When it goes out: Triggered by inactivity rather than a calendar date. If your booking or point-of-sale tool can flag "no visit in X months," use that. If not, even a manual pass through your list every quarter to spot who's gone quiet works.

Why it works: It costs far less to bring back a customer who already knows you than to find a brand new one. Most of those customers didn't leave because they were upset. They got busy, life happened, and nobody reminded them you're still there. A short, honest nudge is often all it takes, and even a modest response rate from this one email tends to be worth more than the time it takes to send.

You can start this without a big program

None of these three require marketing automation software with a learning curve. A basic email tool that sends automatically when someone joins your list, plus a recurring note you write once a month, plus a quarterly check for who's gone quiet, gets you most of the way there. It's a habit more than a system.

Most small businesses already have the pieces. A booking or point-of-sale system that captures email addresses, a way to send a message to a list, and a recurring block of time to write. The order to build them in matters less than actually starting: pick one of the three, get it running, then add the next.

If keeping up with the writing side is the part that keeps falling off your plate, regular content built for your business can cover the writing so the emails actually go out on schedule. And if email is one piece of a bigger picture that includes social media, it's worth thinking about how the two work together rather than as separate chores.

The honest part

These three emails won't turn into a sophisticated lifecycle program overnight, and that's fine. Most small businesses get real value from doing these three things consistently long before they need anything more advanced. Start simple, watch what your customers respond to, and build from there.

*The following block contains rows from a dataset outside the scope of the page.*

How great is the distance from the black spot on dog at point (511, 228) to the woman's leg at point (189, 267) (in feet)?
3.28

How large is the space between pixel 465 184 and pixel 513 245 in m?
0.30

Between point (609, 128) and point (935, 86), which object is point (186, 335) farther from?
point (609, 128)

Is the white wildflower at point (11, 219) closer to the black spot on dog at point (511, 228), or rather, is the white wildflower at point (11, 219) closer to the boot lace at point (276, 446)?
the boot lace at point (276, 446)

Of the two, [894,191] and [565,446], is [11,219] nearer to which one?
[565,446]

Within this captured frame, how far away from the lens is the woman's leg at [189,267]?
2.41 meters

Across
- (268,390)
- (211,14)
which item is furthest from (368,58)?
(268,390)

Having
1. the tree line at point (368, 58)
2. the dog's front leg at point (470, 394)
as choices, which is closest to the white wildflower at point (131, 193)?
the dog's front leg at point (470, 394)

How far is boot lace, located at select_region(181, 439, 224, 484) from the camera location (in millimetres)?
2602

If you want help setting these up for your business, tell us where things stand and we'll help you figure out what a realistic starting point looks like.

Frequently asked questions

What is a win-back email and when should it go out?

A win-back (or we-miss-you) email is a short, honest note to customers who used to engage and have gone quiet, whatever that means for your business, like no visit in six months. It should trigger off inactivity rather than a fixed calendar date, so it reaches people right when they've started to drift.

Do I need marketing automation software to send these three emails?

No. A basic email tool that sends a welcome message automatically, plus a recurring note you write monthly, plus a quarterly check for who's gone quiet covers most of the ground. It's more of a habit than a system.

What should a welcome email include?

Thank the person for joining, tell them what to expect (how often you'll email and what kind of content), and give them one clear next step, like following you on social or checking out a popular service. It should go out as close to immediately as your booking or sign-up tool allows.